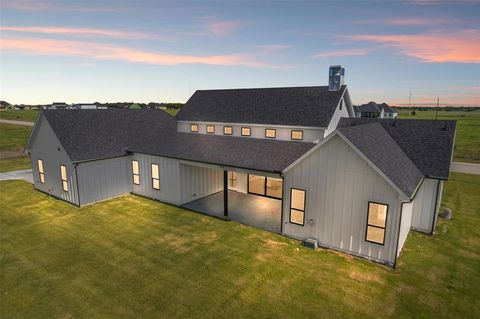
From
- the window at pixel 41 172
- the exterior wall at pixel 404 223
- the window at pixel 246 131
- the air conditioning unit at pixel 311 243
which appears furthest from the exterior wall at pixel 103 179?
Result: the exterior wall at pixel 404 223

####################

Reproduce the records above word for word, leaving out the pictures.

From
- the window at pixel 41 172
- the exterior wall at pixel 404 223
- the window at pixel 246 131
- the air conditioning unit at pixel 311 243
which appears furthest from the exterior wall at pixel 103 179?
Result: the exterior wall at pixel 404 223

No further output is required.